Semantic Similarity Measures Applied to an Ontology for Human-Like Interaction

The focus of this paper is the calculation of similarity between two concepts from an ontology for a Human-Like Interaction system. In order to facilitate this calculation, a similarity function is proposed based on five dimensions (sort, compositional, essential, restrictive and descriptive) constituting the structure of ontological knowledge. The paper includes a proposal for computing a similarity function for each dimension of knowledge. Later on, the similarity values obtained are weighted and aggregated to obtain a global similarity measure. In order to calculate those weights associated to each dimension, four training methods have been proposed. The training methods differ in the element to fit: the user, concepts or pairs of concepts, and a hybrid approach. For evaluating the proposal, the knowledge base was fed from WordNet and extended by using a knowledge editing toolkit (Cognos). The evaluation of the proposal is carried out through the comparison of system responses with those given by human test subjects, both providing a measure of the soundness of the procedure and revealing ways in which the proposal may be improved.

💡 Research Summary

The paper addresses the problem of quantifying semantic similarity between two concepts within an ontology that underlies a Human‑Like Interaction (HLI) system. Traditional similarity measures often rely on a single structural aspect of an ontology—typically the hierarchical “is‑a” relationship—or on corpus‑based statistical methods. Both approaches fall short of capturing the nuanced way humans judge “sameness.” To overcome this limitation, the authors decompose the ontology into five orthogonal dimensions of knowledge: sort (hierarchical), compositional (part‑of), essential (core attributes), restrictive (constraints on actions or properties), and descriptive (textual annotations).

For each dimension a dedicated similarity function is defined. The sort dimension uses the depth of the lowest common ancestor (LCA) relative to the depths of the two concepts, yielding a value between 0 and 1. The compositional dimension computes a Jaccard similarity over the sets of component parts. The essential dimension measures overlap of core attribute sets, again via Jaccard. The restrictive dimension evaluates how the two concepts share or complement each other’s constraints, while the descriptive dimension converts natural‑language descriptions into vector representations and applies cosine similarity.

These five partial similarity scores are combined into a global similarity score through a weighted sum:
(Sim_{global}= \sum_{i=1}^{5} w_i \times Sim_i).
The crucial question is how to determine the weights (w_i). The authors propose four training strategies: (1) a user‑based approach that directly minimizes the error between system scores and explicit user feedback; (2) a concept‑based method that fits weights to expert judgments on individual concepts; (3) a pair‑based approach that optimizes weights to reduce average error across a set of concept pairs; and (4) a hybrid method that integrates the previous three objectives into a multi‑objective optimization. Linear regression, ridge regularization, and non‑linear optimizers (e.g., genetic algorithms) are employed to learn the weight vector.

The experimental platform uses WordNet as the core lexical resource. The authors extend this base ontology with additional relations and attributes using the Cognos knowledge‑editing toolkit, manually inserting restrictive and descriptive information that WordNet lacks. A test set of 200 concept pairs is created, and 30 human participants rate each pair on a 0‑10 similarity scale. System similarity scores are computed for each pair under the various weighting schemes, and performance is measured using Pearson correlation and mean absolute error (MAE) against the human ratings.
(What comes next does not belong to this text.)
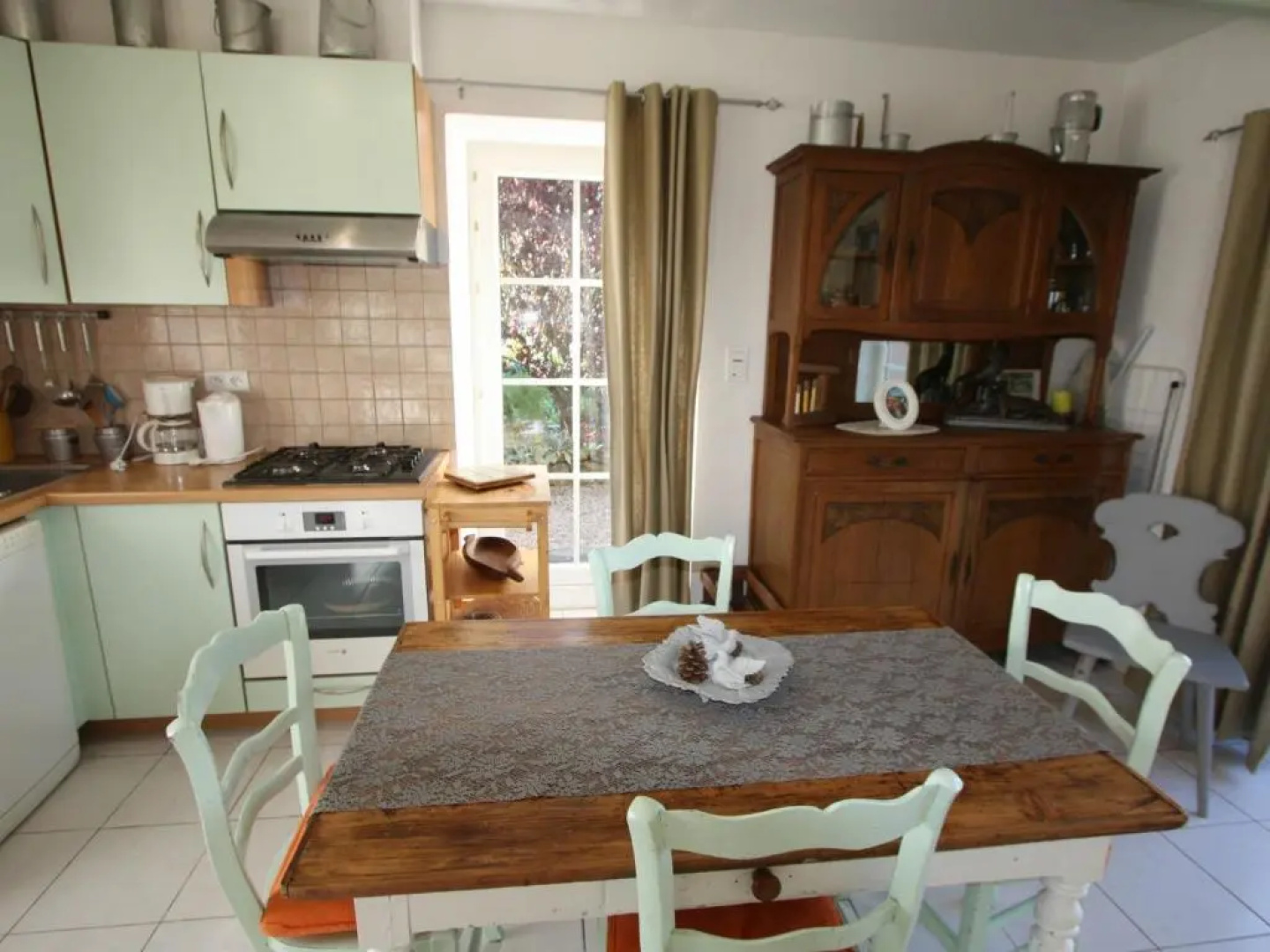 Gîte Saulcy-sur-Meurthe, 3 pièces, 4 personnes - FR-1-589-256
Results show that a naïve single‑dimension model (e.g., only sort) achieves a correlation of 0.62 and MAE of 1.84. Adding all five dimensions without learned weights improves correlation to 0.71 and MAE to 1.45. The hybrid learning approach yields the best performance, with a correlation of 0.78 and MAE of 1.12. Notably, the restrictive and descriptive dimensions receive higher weights in domains where functional constraints or textual nuances are important, indicating that the multi‑dimensional framework can adapt to domain‑specific similarity judgments.

The paper’s contributions are threefold: (1) a formal multi‑dimensional similarity model that mirrors human cognitive assessment; (2) a set of practical weight‑learning procedures that allow the system to be tuned to user feedback, expert knowledge, or empirical pairwise data; and (3) an empirical validation that demonstrates superior alignment with human judgments compared to traditional single‑dimension measures.

Limitations include the manual effort required to enrich the ontology with restrictive and descriptive relations, the dependence on a relatively small set of human ratings for training, and the static nature of the learned weights, which may not capture evolving user preferences in real‑time interaction.

Future work suggested by the authors involves (a) automating ontology enrichment through machine‑learning techniques such as relation extraction and attribute prediction; (b) incorporating reinforcement learning to adapt weights on‑the‑fly during live user sessions; (c) extending the evaluation to specialized domains like medicine or law, where the balance among dimensions may differ markedly; and (d) personalizing weight vectors per user to achieve truly individualized similarity assessments. By pursuing these directions, the proposed framework could become a cornerstone for more natural, context‑aware, and human‑like conversational agents.